=== EXERCISE ===
Nothing after the line with "Hold Your Breath" belongs in the copy; extract the lines below from the top through that line, pictures left out.
▬▬▬▬▬▬
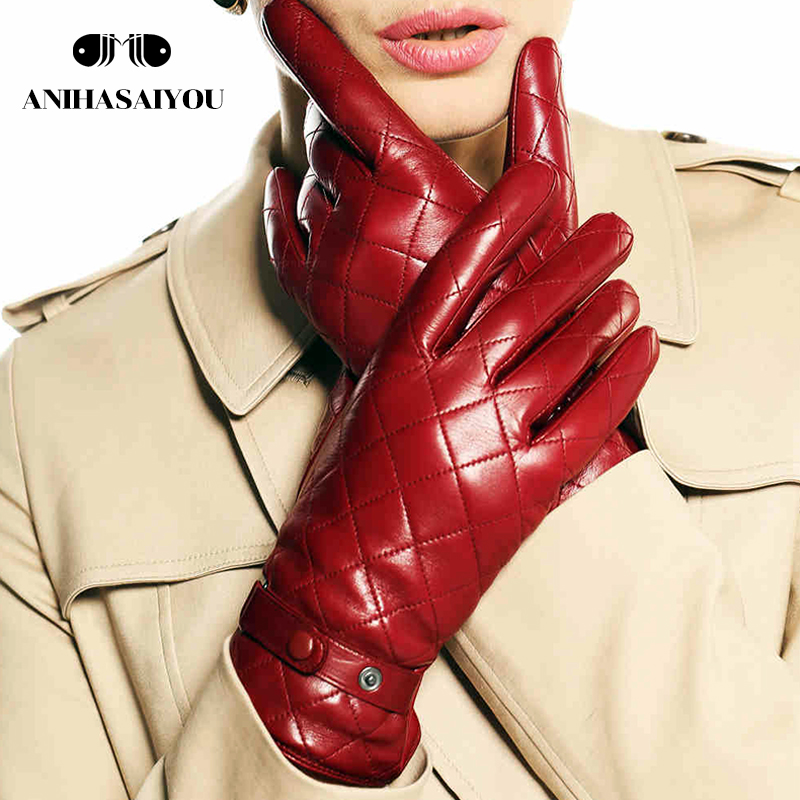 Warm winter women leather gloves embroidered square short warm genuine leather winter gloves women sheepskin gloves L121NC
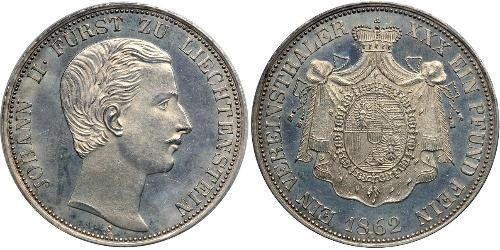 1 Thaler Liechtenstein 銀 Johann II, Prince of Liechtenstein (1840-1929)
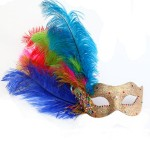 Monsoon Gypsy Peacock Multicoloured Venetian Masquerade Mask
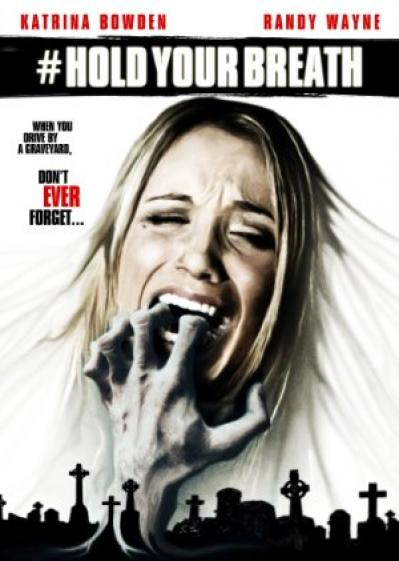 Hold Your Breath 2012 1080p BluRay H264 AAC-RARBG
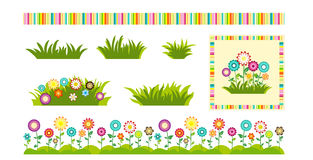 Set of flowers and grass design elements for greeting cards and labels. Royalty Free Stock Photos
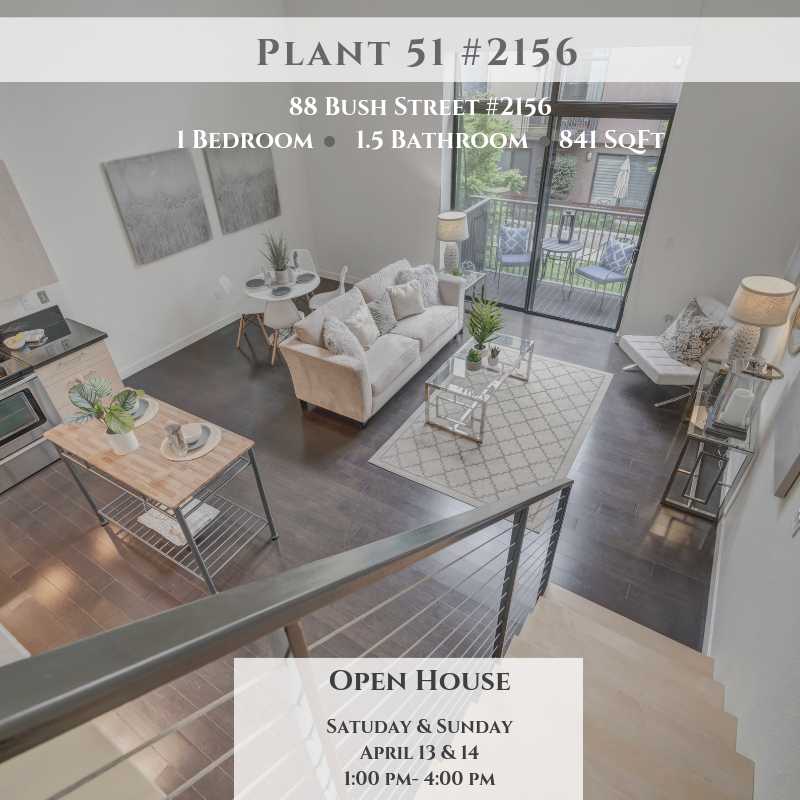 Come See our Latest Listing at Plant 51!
▬▬▬▬▬▬
=== EXERCISE ANSWER ===
 Warm winter women leather gloves embroidered square short warm genuine leather winter gloves women sheepskin gloves L121NC
 1 Thaler Liechtenstein 銀 Johann II, Prince of Liechtenstein (1840-1929)
 Monsoon Gypsy Peacock Multicoloured Venetian Masquerade Mask
 Hold Your Breath 2012 1080p BluRay H264 AAC-RARBG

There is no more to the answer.